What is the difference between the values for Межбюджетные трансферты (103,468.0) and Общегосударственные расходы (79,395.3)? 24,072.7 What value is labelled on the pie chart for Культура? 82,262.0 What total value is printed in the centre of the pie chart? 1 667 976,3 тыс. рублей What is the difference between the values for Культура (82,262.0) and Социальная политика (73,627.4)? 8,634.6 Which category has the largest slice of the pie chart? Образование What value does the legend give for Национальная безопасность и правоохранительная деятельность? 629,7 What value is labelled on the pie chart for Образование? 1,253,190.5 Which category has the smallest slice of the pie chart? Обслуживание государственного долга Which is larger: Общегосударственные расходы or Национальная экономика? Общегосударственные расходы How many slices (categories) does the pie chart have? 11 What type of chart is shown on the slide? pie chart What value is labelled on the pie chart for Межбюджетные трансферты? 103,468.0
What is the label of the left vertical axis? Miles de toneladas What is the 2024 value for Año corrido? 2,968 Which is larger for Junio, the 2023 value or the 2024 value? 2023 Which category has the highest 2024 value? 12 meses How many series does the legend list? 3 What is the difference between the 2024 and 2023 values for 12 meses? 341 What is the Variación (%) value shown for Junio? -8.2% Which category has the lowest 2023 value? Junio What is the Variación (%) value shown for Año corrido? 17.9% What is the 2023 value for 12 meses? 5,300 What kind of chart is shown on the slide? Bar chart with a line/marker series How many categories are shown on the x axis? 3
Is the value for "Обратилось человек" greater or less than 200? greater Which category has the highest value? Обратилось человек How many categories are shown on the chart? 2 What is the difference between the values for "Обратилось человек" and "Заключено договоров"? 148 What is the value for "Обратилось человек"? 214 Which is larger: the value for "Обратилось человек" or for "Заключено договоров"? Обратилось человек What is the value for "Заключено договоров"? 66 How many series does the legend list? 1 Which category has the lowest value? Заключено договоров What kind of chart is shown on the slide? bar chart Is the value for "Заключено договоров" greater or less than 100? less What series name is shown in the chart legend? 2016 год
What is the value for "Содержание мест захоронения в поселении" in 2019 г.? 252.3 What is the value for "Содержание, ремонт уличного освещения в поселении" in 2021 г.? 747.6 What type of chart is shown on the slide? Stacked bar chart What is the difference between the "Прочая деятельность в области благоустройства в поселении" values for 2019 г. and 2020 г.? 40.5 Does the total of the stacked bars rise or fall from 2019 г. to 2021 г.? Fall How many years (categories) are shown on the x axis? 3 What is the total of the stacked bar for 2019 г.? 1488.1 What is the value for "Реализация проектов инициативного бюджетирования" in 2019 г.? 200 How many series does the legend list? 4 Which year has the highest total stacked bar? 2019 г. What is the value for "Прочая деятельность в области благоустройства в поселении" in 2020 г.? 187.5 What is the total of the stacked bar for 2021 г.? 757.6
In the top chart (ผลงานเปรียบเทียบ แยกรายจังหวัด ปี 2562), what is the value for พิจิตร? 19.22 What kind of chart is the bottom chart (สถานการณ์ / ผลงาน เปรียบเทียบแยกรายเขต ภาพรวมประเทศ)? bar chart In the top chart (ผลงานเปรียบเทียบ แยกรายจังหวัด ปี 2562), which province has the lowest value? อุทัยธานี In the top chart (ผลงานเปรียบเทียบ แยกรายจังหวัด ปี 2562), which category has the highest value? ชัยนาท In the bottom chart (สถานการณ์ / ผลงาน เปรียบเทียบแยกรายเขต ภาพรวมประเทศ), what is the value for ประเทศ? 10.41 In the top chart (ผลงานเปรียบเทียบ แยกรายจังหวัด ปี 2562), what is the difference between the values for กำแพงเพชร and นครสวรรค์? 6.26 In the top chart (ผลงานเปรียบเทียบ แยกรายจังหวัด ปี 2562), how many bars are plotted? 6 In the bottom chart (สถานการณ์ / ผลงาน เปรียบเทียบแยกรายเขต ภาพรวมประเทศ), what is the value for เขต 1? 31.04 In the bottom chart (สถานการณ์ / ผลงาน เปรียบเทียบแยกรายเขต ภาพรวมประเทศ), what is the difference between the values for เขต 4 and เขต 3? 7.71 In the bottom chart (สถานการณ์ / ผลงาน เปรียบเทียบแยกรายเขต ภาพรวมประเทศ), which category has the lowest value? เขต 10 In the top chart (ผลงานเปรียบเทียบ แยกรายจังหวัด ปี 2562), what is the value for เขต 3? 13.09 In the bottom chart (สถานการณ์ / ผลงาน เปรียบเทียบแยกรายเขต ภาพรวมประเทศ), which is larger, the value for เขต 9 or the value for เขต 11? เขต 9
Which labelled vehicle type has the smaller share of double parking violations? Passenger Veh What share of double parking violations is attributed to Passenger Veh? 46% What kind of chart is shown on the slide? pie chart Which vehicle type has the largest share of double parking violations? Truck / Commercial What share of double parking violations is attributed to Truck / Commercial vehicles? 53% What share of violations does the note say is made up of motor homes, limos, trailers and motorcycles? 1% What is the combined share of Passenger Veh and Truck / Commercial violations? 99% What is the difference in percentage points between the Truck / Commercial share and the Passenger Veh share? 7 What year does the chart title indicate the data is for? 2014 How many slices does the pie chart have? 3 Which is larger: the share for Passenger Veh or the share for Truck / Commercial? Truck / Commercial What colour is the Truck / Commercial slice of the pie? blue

● The problem: Rewrite the entries from the first line through the line containing "What is the label", swapping every "pie chart" for "pie graph" and leaving everything else unchanged. Give only those lines.

● Response area:
What is the difference between the values for Межбюджетные трансферты (103,468.0) and Общегосударственные расходы (79,395.3)? 24,072.7 What value is labelled on the pie graph for Культура? 82,262.0 What total value is printed in the centre of the pie graph? 1 667 976,3 тыс. рублей What is the difference between the values for Культура (82,262.0) and Социальная политика (73,627.4)? 8,634.6 Which category has the largest slice of the pie graph? Образование What value does the legend give for Национальная безопасность и правоохранительная деятельность? 629,7 What value is labelled on the pie graph for Образование? 1,253,190.5 Which category has the smallest slice of the pie graph? Обслуживание государственного долга Which is larger: Общегосударственные расходы or Национальная экономика? Общегосударственные расходы How many slices (categories) does the pie graph have? 11 What type of chart is shown on the slide? pie graph What value is labelled on the pie graph for Межбюджетные трансферты? 103,468.0
What is the label of the left vertical axis? Miles de toneladas What is the 2024 value for Año corrido? 2,968 Which is larger for Junio, the 2023 value or the 2024 value? 2023 Which category has the highest 2024 value? 12 meses How many series does the legend list? 3 What is the difference between the 2024 and 2023 values for 12 meses? 341 What is the Variación (%) value shown for Junio? -8.2% Which category has the lowest 2023 value? Junio What is the Variación (%) value shown for Año corrido? 17.9% What is the 2023 value for 12 meses? 5,300 What kind of chart is shown on the slide? Bar chart with a line/marker series How many categories are shown on the x axis? 3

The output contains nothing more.